Calgary firm aims for carbon fibre with a lower cost for customers and the environment 

November 7, 2025

Shabab Saad (second from left), CEO & Co-Founder of CarboMat, and his colleagues discussing critical findings in CarboMat’s main R&D lab.

As thin as a strand of human hair but four times stronger than steel, carbon fibre is in everything from aircraft parts to bicycles to hockey sticks to golf clubs. 

Although it is significantly lighter, carbon fibre is a lot more expensive than steel. The Canada West Foundation pegged the cost of industrial carbon fibre at $7 per pound in 2023, down from $35 two decades earlier. But aerospace-grade carbon fibre can cost up to $120 per pound. That’s still far higher than steel, which is about $1 per pound. 

Most carbon fibre is currently produced using a chemical compound called polyacrylonitrile (PAN), which is derived from a component of natural gas. China is the world’s largest producer.  

A company founded by two University of Calgary researchers has shown promising results in its goal to produce a more affordable carbon fibre using bitumen byproducts produced by Alberta’s oil sands. 

And in doing so, CarboMat CEO and co-founder Shabab Saad says the company will produce a product with the potential to lower emissions as well.1

“The biggest competitive advantage of our process is it produces carbon fibre that is 60 per cent cheaper than current commercial products,” says Saad.   

A 2023 University of Alberta study asserts that life-cycle emissions from carbon fibre derived from oil sands bitumen are 69 per cent lower than PAN-based products. CarboMat uses asphaltenes and other byproducts derived from bitumen produced in Alberta’s oil sands, as its primary feedstock.

Saad and CarboMat co-founder and scientific director Md Kibria began researching how to use bitumen to produce carbon fibre as a research project at the University of Calgary. 

“We received $50,000 from Alberta Innovates through the Carbon Fibre Grand Challenge in 2020. This is a competition to help researchers develop their ideas into commercial production of carbon fibre from bitumen-derived feedstocks. That grant helped us with the first step on this journey,” says Saad. “We’ve since received more than $5 million in grants from provincial and federal funding agencies to help get us to this point of trying to scale into semi-commercial or commercial production.” 

CarboMat’s technology was developed using bitumen byproducts supplied by Pathways Alliance member companies.  

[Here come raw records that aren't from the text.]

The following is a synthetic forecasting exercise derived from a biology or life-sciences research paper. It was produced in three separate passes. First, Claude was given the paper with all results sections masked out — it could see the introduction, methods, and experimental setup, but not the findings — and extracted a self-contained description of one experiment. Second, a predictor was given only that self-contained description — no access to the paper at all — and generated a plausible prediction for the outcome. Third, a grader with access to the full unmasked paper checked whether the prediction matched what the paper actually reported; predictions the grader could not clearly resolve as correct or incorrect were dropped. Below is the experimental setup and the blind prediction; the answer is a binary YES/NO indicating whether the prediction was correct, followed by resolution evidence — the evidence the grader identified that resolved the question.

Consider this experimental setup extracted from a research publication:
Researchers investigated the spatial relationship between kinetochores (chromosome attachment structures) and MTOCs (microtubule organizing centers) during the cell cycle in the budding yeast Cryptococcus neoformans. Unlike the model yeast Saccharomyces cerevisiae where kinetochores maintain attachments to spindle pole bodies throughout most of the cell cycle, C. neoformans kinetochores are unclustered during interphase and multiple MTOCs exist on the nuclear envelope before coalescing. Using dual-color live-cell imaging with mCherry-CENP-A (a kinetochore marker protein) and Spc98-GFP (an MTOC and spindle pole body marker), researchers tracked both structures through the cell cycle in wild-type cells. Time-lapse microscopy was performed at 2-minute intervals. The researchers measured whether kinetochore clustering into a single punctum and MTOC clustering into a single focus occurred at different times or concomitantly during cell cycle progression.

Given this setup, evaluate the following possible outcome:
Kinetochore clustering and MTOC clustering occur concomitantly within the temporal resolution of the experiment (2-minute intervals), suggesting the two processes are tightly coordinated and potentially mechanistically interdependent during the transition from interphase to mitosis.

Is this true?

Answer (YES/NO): YES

Unwanted materials, such as clays, salts, sand and sulphur, are removed first in a pretreatment process. The treated bitumen byproduct is then fed into a reactor, where it is heated and pressurized. It is then fed through a spinner that produces a thin filament. That thread goes through subsequent processes that increase the carbon content from a range of 70 to 82 per cent up to 95 to 99 per cent. 

“We are very confident we can maintain our advantages we have documented in producing carbon fibre as we scale up,” says Saad. “Our goal post pilot is to build a semi-commercial or commercial facility to begin production that will start operations by no later than Q2 2028. A commercial facility would produce 2,000 tonnes a year, while a semi-commercial facility would have between 25 and 50 per cent of that capacity.” 

The support of Pathways Alliance members has been crucial to CarboMat, Saad says. 

“Since we first came into contact with the Pathways members in 2022, they have been engaged in helping us succeed, whether it has been helping mentor us, providing us with feedstock, helping us find experts in the advanced materials space,” Saad says. “There have been a lot of important in-kind contributions. When we wanted to speak with the right people, made the right connections, just facilitated us with the whole process.” 

While Pathways has not provided direct funding to CarboMat, the company did receive a $1.3 million grant from Emissions Reduction Alberta in 2024. Those grants are funded through Alberta’s Technology Innovation Emissions Reduction Fund. Pathways Alliance member companies provide payments to that fund through the province’s carbon pricing and emissions trading system. 

“We are really excited to be involved in creating something that creates a value-added product from low-value bitumen byproducts with the potential to help Alberta and Canada with decarbonization,” says Saad.